Directions for this task:
Answer these questions on the hearing aids article, numbering your answers 1., 2., 3. to match:
1. When watching TV, what should you turn up instead of the TV volume?
2. At a large gathering, what does arriving early let you select?
3. According to the text's closing paragraph, whom should you consult first if you have hearing loss, especially with tinnitus, balance issues or dizziness?

Passage to read:

%%

Hearing loss can be debilitating and can adversely affect your life and quality of life. Thankfully, science has advanced sufficiently to help restore your hearing loss with the help of hearing aids.
Related Blog: Consequences of Untreated Hearing Loss
Remember that patience is important. When you begin wearing hearing aids, you will hear sounds and noises that you may not have heard for years. Some noises may sound unusual. Just remember this is perfectly normal. Just give yourself plenty of time to adjust.
Tips for Listening with Hearing Aids
At times, it may be difficult to hear, especially in a noisy setting like a party, meetings or large gatherings. You will need to practice to separate what a person is saying from the ambient sounds around you. So without much ado, here are some listening tips that will help you get the most out of your hearing aids.
Make it a point to look directly at the speaker. Watch the person’s facial expressions, gestures and lip movements to help you understand what is being said
If you don’t understand what another person is saying, be sure to let them know, and ask them to repeat themselves and this time slowly
When watching TV, keep the volume at a level that is not disturbing to others. Instead, turn up the volume of your hearing aid until you can hear the TV clearly
If you have to attend a large gathering, it is best to arrive early so that you can select a place that lets you be as close as possible to the speaker. This way, you will be able to see and listen better
It is best not to attempt to communicate with someone if you are in two different rooms
Don’t feel embarrassed about your hearing loss. Let others know and give them tips to help you hear better while talking with them
Hearing loss does not have to prevent you from functioning normally and having healthy relationships in your professional and social life. Just remember, when you first determine you have hearing loss, and especially if you experience tinnitus, balance issues and/or dizziness, consult an ENT physician first. The physician will evaluate you to determine if there are any medical issues which must be treated and then will recommend further course of action, which may include testing and evaluation by an audiologist or hearing instrument specialist.

%%

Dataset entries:
%%

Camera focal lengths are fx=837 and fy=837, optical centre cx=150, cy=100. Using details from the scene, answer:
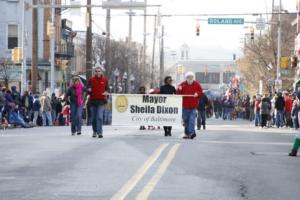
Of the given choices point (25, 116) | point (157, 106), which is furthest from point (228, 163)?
point (25, 116)

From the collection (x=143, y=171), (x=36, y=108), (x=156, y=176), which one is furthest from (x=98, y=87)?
(x=36, y=108)

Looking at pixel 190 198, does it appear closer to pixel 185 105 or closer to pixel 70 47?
pixel 185 105

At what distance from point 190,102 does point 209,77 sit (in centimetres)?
15281

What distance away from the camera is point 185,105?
72.7 ft

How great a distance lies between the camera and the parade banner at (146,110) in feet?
81.3

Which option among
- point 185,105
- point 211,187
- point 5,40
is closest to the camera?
point 211,187

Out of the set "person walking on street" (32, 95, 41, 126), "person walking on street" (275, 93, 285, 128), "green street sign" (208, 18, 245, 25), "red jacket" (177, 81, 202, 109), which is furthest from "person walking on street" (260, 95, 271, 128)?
"red jacket" (177, 81, 202, 109)

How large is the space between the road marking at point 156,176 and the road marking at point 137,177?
193 mm

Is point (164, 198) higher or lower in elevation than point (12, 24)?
lower

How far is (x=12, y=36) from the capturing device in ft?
181

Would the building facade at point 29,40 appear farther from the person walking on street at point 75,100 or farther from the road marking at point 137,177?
the road marking at point 137,177

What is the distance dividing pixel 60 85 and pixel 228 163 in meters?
50.7

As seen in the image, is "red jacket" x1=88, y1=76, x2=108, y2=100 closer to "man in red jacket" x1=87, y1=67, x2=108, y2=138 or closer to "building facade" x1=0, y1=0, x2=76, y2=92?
"man in red jacket" x1=87, y1=67, x2=108, y2=138

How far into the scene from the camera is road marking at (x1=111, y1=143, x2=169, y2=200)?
1100 cm
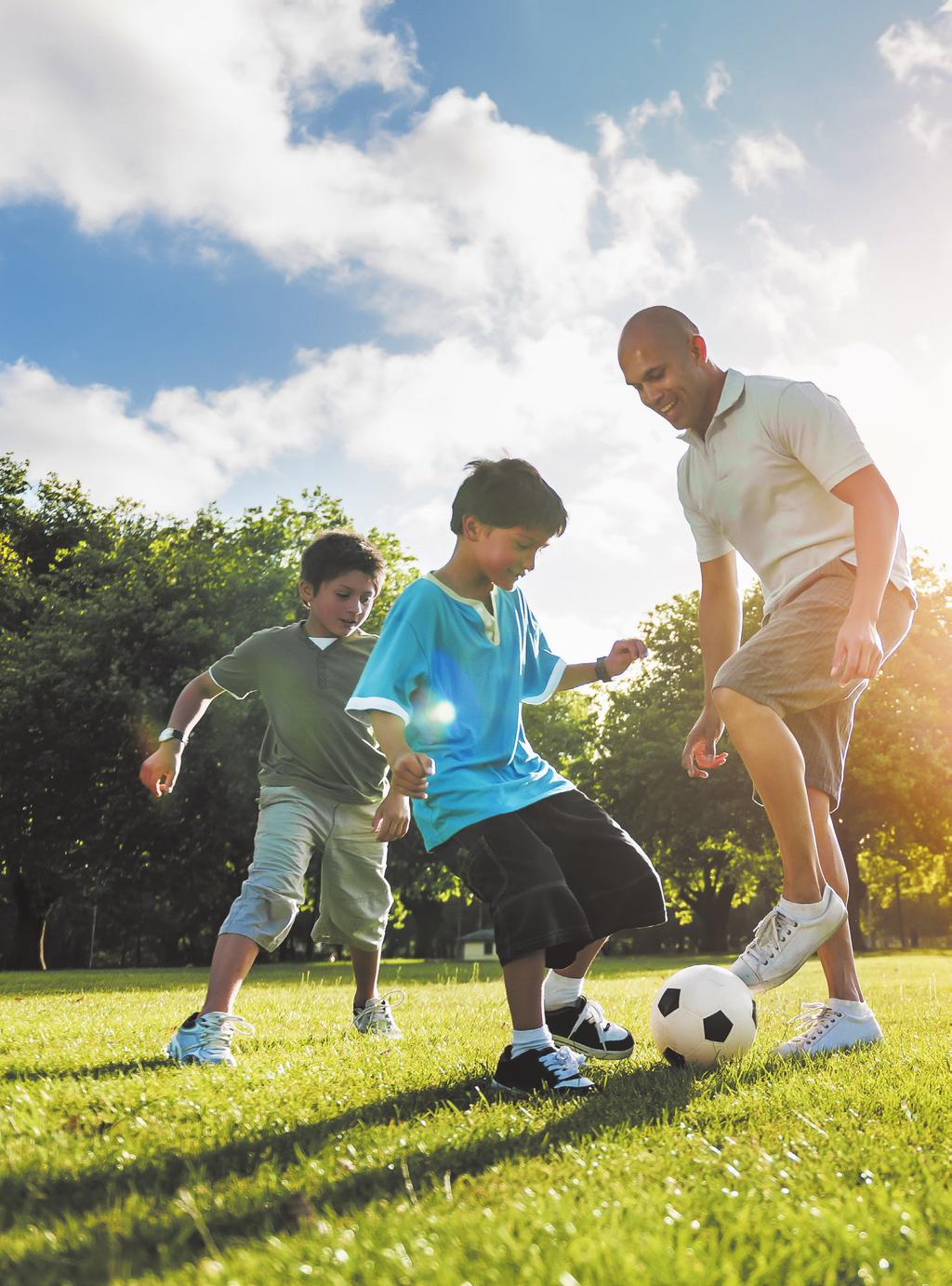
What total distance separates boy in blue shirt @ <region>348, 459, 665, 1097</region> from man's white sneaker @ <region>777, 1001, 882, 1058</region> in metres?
0.74

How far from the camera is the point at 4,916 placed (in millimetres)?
47844

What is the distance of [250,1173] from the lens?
2492 mm

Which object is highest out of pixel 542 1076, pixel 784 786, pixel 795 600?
pixel 795 600

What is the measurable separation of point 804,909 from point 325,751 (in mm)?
2836

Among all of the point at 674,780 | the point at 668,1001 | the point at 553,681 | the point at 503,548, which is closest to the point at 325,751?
the point at 553,681

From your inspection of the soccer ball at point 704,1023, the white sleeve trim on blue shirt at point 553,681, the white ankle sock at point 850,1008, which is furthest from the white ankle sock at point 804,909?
the white sleeve trim on blue shirt at point 553,681

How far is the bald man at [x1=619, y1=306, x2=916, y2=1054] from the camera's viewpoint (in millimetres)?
4391

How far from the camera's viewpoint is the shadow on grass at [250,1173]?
195 cm

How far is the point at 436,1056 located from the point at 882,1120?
2112mm

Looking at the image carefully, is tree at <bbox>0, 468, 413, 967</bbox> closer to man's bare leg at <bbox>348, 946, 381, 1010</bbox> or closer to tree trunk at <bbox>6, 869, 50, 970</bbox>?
tree trunk at <bbox>6, 869, 50, 970</bbox>

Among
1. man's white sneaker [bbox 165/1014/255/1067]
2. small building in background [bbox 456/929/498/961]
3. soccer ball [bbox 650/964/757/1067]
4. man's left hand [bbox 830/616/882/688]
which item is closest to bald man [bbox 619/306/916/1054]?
man's left hand [bbox 830/616/882/688]

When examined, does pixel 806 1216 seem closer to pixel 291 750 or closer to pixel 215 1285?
pixel 215 1285

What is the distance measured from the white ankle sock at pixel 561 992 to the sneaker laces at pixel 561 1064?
2.93 feet

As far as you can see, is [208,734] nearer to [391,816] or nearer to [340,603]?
[340,603]
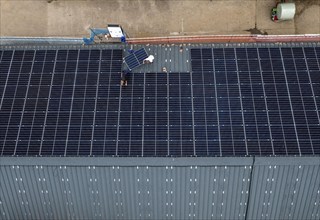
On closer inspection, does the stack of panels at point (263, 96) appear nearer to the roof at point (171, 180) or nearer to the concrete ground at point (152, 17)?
the roof at point (171, 180)

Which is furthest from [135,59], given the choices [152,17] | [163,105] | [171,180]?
[171,180]

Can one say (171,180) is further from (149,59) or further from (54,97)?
(54,97)

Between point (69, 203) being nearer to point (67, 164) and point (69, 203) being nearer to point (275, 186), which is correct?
point (67, 164)

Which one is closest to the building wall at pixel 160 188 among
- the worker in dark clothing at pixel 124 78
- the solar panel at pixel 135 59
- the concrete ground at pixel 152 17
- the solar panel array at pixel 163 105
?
the solar panel array at pixel 163 105

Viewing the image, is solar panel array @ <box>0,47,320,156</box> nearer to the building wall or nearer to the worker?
the building wall

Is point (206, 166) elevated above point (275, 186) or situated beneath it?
elevated above

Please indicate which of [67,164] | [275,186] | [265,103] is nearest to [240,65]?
[265,103]

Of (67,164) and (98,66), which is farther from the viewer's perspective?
(98,66)
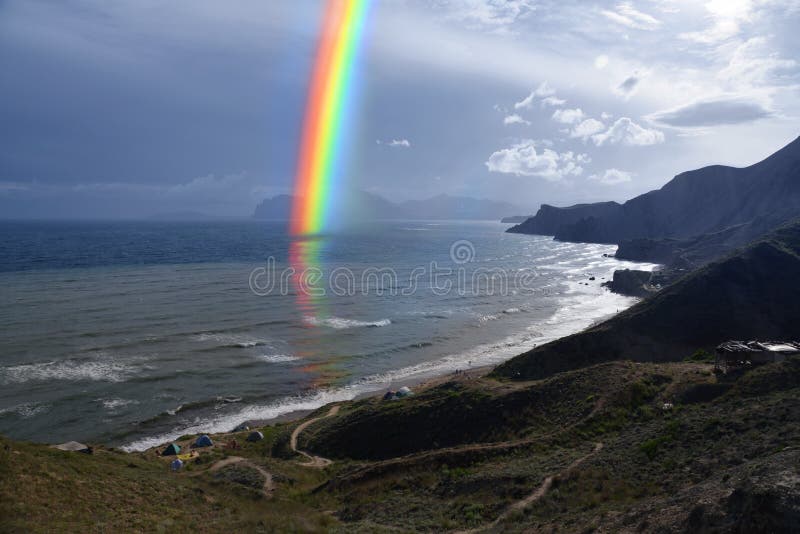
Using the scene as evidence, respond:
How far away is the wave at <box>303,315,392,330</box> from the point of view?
69.4m

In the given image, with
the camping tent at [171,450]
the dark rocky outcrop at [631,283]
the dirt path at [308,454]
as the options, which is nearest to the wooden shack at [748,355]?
the dirt path at [308,454]

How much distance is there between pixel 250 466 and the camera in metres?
29.3

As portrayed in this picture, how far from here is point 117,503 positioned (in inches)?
805

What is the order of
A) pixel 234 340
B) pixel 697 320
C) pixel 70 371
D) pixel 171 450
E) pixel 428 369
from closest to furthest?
pixel 171 450 < pixel 70 371 < pixel 697 320 < pixel 428 369 < pixel 234 340

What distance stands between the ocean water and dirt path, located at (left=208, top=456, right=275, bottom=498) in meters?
8.78

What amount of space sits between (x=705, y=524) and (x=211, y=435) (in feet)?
110

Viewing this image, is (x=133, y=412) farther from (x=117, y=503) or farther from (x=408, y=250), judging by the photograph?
(x=408, y=250)

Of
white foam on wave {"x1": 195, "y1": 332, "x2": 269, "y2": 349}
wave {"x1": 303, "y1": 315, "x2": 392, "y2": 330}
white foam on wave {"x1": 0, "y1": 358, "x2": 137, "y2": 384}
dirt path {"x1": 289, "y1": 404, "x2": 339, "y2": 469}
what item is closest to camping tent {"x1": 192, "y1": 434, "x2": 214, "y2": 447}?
dirt path {"x1": 289, "y1": 404, "x2": 339, "y2": 469}

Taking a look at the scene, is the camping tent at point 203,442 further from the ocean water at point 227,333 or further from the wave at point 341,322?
the wave at point 341,322

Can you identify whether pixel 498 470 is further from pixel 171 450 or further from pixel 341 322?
pixel 341 322

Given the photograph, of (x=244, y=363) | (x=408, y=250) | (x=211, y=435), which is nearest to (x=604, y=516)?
(x=211, y=435)

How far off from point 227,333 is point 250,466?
35.3 m

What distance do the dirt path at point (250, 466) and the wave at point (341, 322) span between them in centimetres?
3672

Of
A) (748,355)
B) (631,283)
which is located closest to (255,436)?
(748,355)
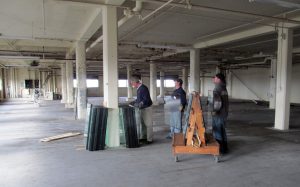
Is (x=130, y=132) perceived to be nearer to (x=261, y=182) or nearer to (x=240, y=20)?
(x=261, y=182)

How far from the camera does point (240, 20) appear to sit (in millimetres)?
6387

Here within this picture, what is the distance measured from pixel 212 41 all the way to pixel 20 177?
791 cm

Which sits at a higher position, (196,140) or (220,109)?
(220,109)

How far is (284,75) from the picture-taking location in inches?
267

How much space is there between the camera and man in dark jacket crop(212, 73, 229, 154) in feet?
14.4

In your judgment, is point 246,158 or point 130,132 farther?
point 130,132

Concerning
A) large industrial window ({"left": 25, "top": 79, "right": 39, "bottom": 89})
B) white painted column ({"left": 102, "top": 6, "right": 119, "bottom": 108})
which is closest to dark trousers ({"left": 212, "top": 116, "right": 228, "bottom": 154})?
white painted column ({"left": 102, "top": 6, "right": 119, "bottom": 108})

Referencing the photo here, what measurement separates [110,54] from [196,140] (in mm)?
2313

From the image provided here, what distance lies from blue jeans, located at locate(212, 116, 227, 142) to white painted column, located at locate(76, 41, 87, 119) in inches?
227

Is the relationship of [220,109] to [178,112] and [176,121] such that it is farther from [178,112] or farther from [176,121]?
[176,121]

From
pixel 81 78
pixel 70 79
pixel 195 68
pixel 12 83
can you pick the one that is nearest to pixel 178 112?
pixel 81 78

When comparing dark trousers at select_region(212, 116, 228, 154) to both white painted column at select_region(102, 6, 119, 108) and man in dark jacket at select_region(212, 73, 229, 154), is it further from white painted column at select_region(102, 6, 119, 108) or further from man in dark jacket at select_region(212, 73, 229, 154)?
white painted column at select_region(102, 6, 119, 108)

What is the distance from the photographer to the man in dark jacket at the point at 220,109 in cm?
438

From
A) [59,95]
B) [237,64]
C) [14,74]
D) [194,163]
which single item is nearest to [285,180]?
[194,163]
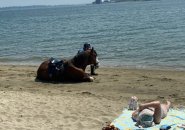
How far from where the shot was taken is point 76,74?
13922 mm

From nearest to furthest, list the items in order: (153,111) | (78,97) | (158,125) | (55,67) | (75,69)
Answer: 1. (158,125)
2. (153,111)
3. (78,97)
4. (75,69)
5. (55,67)

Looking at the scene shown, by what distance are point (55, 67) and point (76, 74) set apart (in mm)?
731

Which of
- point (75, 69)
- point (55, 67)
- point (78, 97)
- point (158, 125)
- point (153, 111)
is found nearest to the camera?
point (158, 125)

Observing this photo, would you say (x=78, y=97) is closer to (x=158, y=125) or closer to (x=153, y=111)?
(x=153, y=111)

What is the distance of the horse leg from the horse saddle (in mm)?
236

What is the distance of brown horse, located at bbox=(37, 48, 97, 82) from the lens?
13758mm

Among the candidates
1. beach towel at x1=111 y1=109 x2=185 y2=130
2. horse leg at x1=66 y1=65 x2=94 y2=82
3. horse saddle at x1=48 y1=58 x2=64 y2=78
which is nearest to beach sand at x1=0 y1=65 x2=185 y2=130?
horse leg at x1=66 y1=65 x2=94 y2=82

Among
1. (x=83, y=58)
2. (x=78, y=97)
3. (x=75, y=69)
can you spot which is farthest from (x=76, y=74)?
(x=78, y=97)

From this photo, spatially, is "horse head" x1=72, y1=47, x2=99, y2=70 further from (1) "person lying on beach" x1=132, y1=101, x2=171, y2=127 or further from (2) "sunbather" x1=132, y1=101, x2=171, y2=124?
(1) "person lying on beach" x1=132, y1=101, x2=171, y2=127

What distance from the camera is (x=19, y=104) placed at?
1065 centimetres

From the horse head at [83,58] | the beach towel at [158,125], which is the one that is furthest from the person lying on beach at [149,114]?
the horse head at [83,58]

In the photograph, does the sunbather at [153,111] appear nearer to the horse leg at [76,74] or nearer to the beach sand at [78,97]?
the beach sand at [78,97]

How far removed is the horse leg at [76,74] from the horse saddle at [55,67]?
9.3 inches

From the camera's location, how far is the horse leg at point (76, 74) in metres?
13.8
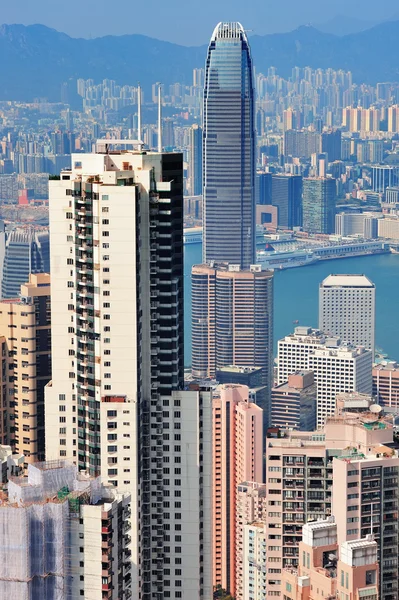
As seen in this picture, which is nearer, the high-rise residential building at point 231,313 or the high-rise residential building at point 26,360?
the high-rise residential building at point 26,360

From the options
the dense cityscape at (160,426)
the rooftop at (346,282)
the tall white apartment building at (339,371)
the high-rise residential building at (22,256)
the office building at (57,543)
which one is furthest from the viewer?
the rooftop at (346,282)

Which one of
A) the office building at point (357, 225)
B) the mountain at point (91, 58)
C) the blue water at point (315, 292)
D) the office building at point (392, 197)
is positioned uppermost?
the mountain at point (91, 58)

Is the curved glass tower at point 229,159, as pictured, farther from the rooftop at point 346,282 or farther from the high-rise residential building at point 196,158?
the rooftop at point 346,282

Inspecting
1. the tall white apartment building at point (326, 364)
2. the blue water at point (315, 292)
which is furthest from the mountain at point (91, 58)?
the tall white apartment building at point (326, 364)

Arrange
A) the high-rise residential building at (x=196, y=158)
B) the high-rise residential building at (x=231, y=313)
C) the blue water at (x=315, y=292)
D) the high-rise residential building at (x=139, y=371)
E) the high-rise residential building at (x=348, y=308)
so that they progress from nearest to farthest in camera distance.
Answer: the high-rise residential building at (x=139, y=371) < the high-rise residential building at (x=231, y=313) < the high-rise residential building at (x=348, y=308) < the blue water at (x=315, y=292) < the high-rise residential building at (x=196, y=158)

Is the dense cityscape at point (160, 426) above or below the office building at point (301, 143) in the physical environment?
below

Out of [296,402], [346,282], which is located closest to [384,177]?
[346,282]

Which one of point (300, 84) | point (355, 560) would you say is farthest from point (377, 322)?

%%

Result of the task:
1. The volume of your hearing aid, until you can hear the TV clearly.
2. A place that lets you be as close as possible to the speaker.
3. An ENT physician.